Brian McNamara: Good morning, guys. Congrats on the strong results. Can you provide some more color on the wholesale strength in Q4? And how should we think about wholesale growth in 2023? If you hit the midpoint of your sales guidance at a 25% proportion of decline implies a pretty significant growth. Are you getting deeper with current partners expanding with new partners, or both? Does Costco play a much bigger role here?

John Merris : Thanks, Brian. Good morning. Good, good questions. So overall, I’d say that it’s more of an emphasis around going deeper with existing partners. Costco is an existing partner. So definitely going deeper with Costco is an exciting opportunity for us. But we’re going to continue to be thoughtful and careful in the way that that looks. So is just not certainly not a — all of our eggs are in a single, a single partner’s basket and that includes Costco. So we’re forecasting and have line of sight to healthy growth with Costco specifically, as well as with the rest of the partners that we already have in the tail. So excited about the opportunities ahead of us across all wholesale. But yes, we are expecting really nice growth in ’23 based on our line of sight right now with our retail partners.

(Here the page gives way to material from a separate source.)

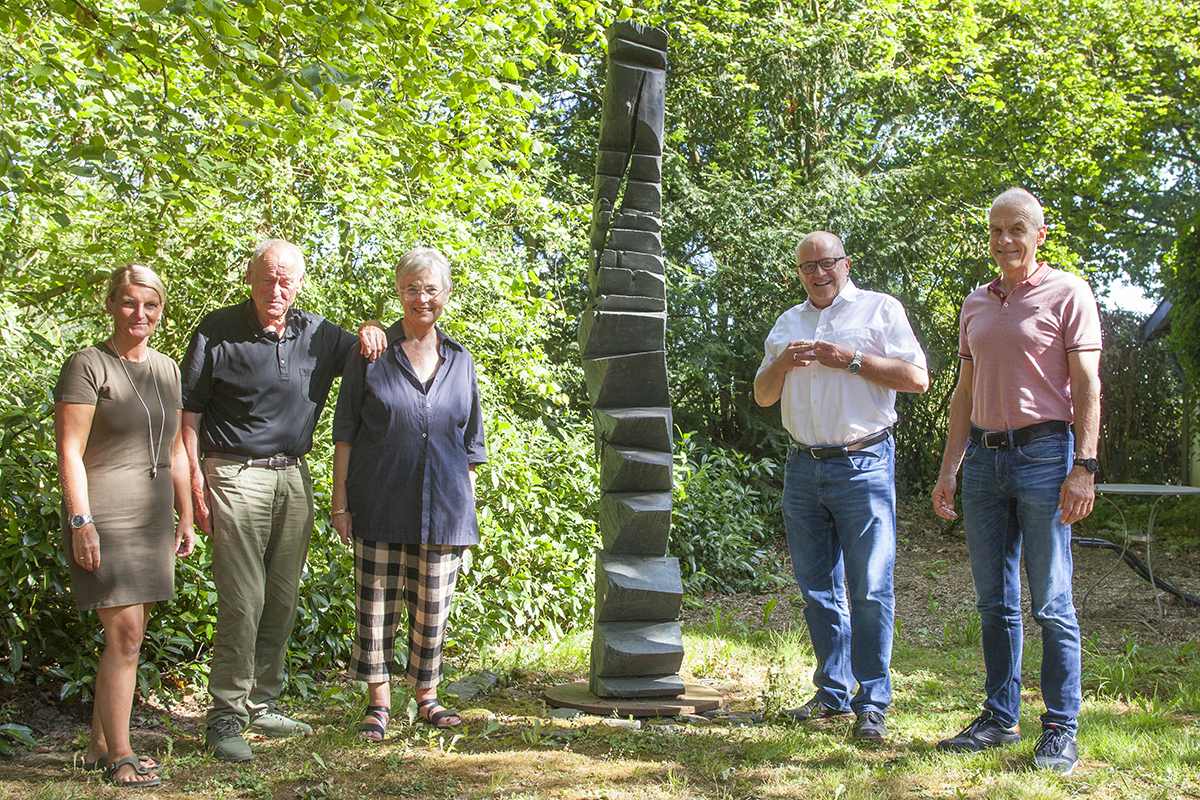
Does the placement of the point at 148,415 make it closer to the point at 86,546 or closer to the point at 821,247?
the point at 86,546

And again, I just mentioned, but we’ll say again, relatively flat D2C business year-over-year with nice, healthy, healthy growth on the wholesale side, and then some nice growth in international that kind of round out the overall forecast for the business for us.

Brian McNamara: Great. And then secondly, I mean, clearly, the whole separate motion is a lot higher than many of us had envisioned even one to two years ago. Can you talk about what drove the decision to increase the penetration there further? Is it helping build brand awareness? Is it the similar profitability profile? Is it something else? Thanks.

John Merris : Yeah, it’s really two things. I think I think the first one is as we started leaning in just even in slight ways, this last year, it became very clear as we were doing our data work that we were bringing new sets of eyeballs through our retail partners. And we really liked that. So we liked that we were able to attract a customer base that we weren’t reaching with our online D2C business. And then secondly, the financial profile of our wholesale business compared to D2C and especially what’s happened overall with the cost of just digital marketing in general, and how that’s become basically assumed the same profile from a profit standpoint, has made it easy for us to start leaning into and saying , if we can drive a new customer through wholesale and generate the same level of profits that we do through D2C, then this is definitely something we should be looking at, especially if they’re bringing us new sets of eyeballs or new customers that we’re not reaching online.